Xavier: Mal schauen, vielleicht findet sich ja jetzt jemand. Dr. Keck, ich danke Ihnen für das Gespräch.

  1. GeMa
    14. November 2009, 15:48 | #1

    Ist das sowas wie der Flowtex Schwindel?
    Na da kann man ja dem OB von Leipzig und den restlichen Durchblickern ganz herzlich gratulieren. Hut ab vor der Dampflok, meine Herren! Nix dazugelernt.

  2. 14. November 2009, 17:35 | #2

    Naja, die Flowtex Geräte haben wenigstens funktioniert. Außerdem wurde da glaube ich noch deutlich mehr Geld vernichtet. Aber ansosnten hast Du Recht…

  3. Populus
    14. November 2009, 19:04 | #3

    Immer die gleichen Methoden: Das Wohlergehen der Kinder.

    Dabei geht es in erster Linie ums Wohlergehen des eigenen Geldbeutels. Wie halten Eltern dem eigentlich Stand? Es muss schrecklich sein von allen Seiten "umsorgt" zu werden…

  4. Sonde
    15. November 2009, 12:10 | #4

    Immer diese Ober- und UnterbürgermeisterInnen von der SPD: Felsberg, Hofheim, Hockenheim, Saarbrücken, Bad Eilsen … und jetzt Leipzig. Wikipedia über OB Jung:

    "…bis er im November 2003 von diesem Posten aufgrund einer Provisionszahlung an die Marketingagentur SCI zurücktrat und als Beigeordneter von seinen Dienstgeschäften entbunden wurde. Die Affäre skandalisierte der Redakteur Jens Weinreich der Berliner Zeitung. Nach einem Monat Beurlaubung und Einstellung der staatsanwaltlichen Vorermittlungen trat Jung im Dezember 2003 seinen Dienst als Beigeordneter wieder an. Ab Januar 2006 war Jung darüber hinaus WM-Beauftragter der Stadt Leipzig."

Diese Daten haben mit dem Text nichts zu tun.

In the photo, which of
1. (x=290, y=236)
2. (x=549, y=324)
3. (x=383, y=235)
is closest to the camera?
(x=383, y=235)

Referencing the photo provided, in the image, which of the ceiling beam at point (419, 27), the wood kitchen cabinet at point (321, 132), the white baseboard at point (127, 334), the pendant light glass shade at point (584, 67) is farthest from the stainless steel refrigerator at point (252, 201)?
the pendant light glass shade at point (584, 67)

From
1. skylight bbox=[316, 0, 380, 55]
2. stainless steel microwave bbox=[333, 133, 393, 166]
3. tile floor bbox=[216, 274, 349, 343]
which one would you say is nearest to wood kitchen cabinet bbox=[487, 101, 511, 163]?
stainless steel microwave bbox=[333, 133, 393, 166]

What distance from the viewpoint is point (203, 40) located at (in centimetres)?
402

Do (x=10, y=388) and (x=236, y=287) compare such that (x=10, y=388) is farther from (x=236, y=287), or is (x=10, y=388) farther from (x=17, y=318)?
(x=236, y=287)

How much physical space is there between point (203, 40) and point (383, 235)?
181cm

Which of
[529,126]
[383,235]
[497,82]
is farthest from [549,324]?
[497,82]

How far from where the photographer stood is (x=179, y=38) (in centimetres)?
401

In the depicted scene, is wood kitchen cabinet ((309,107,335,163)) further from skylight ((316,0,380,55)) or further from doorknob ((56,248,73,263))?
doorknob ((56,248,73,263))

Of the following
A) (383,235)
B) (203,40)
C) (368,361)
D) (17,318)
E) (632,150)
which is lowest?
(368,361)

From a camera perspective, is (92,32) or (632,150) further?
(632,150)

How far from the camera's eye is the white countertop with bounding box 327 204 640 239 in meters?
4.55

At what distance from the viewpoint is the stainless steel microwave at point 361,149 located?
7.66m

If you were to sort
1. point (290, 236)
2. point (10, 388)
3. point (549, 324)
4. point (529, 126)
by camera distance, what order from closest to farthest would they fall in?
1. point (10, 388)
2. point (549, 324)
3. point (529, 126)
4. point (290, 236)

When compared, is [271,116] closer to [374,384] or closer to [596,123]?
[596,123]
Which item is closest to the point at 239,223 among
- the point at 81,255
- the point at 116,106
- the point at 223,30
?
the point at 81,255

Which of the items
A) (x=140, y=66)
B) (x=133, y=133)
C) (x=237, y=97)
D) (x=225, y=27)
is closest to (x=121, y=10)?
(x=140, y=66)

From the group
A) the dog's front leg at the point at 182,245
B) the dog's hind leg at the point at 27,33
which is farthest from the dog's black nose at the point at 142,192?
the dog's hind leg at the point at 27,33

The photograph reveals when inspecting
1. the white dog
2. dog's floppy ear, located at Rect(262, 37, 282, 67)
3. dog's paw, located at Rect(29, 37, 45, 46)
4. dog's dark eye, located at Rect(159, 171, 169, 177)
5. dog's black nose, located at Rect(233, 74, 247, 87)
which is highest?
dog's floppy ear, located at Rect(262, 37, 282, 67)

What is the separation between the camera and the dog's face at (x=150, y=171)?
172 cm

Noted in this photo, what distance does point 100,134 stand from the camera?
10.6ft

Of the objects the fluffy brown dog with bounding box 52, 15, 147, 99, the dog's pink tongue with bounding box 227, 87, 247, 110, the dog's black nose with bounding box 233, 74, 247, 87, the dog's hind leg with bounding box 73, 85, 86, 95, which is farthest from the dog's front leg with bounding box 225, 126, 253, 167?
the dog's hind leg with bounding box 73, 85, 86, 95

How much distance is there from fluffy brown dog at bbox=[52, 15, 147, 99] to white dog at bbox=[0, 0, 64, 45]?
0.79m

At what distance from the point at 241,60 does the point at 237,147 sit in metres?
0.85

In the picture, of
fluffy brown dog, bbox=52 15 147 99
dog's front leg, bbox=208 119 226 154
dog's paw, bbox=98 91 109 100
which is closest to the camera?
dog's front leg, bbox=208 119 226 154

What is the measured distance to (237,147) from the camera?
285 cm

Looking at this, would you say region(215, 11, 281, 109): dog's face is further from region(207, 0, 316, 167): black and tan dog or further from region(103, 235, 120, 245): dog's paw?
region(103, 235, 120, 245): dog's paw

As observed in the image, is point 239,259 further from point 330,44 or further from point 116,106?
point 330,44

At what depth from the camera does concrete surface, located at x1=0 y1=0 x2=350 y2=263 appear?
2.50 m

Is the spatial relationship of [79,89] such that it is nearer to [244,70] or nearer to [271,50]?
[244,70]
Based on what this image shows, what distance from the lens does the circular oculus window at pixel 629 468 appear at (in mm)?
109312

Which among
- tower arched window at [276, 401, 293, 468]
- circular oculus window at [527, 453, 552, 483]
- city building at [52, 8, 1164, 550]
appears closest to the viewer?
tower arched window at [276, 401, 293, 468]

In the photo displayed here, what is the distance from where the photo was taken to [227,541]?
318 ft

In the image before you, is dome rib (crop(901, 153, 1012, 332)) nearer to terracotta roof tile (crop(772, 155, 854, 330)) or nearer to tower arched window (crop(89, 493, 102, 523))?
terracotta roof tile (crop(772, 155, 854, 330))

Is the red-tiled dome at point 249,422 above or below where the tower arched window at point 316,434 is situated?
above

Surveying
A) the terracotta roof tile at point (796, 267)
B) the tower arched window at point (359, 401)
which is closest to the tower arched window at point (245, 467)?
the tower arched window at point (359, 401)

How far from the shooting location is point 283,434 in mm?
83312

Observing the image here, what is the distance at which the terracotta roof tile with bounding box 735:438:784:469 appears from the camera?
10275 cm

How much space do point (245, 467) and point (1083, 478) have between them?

    Und jetzt ist er Oberbürgermeister und protegiert Scharlatane. Nun weiß ich endlich, wofür ich den Soli abgezogen bekomme.

  5. 17. November 2009, 11:12 | #5

    "Naja, die Flowtex Geräte haben wenigstens funktioniert" Es gab, meine ich, nicht sooooo viele Geräte. Also zumindest 10 mal mehr Typenschilder.
    Na egal, die INDAGO-Story demonstriert jedefalls mustergültig, wie sich im Gesundheits-Business Gekd generieren lässt. Man sollte sich auch mal was einfallen lassen …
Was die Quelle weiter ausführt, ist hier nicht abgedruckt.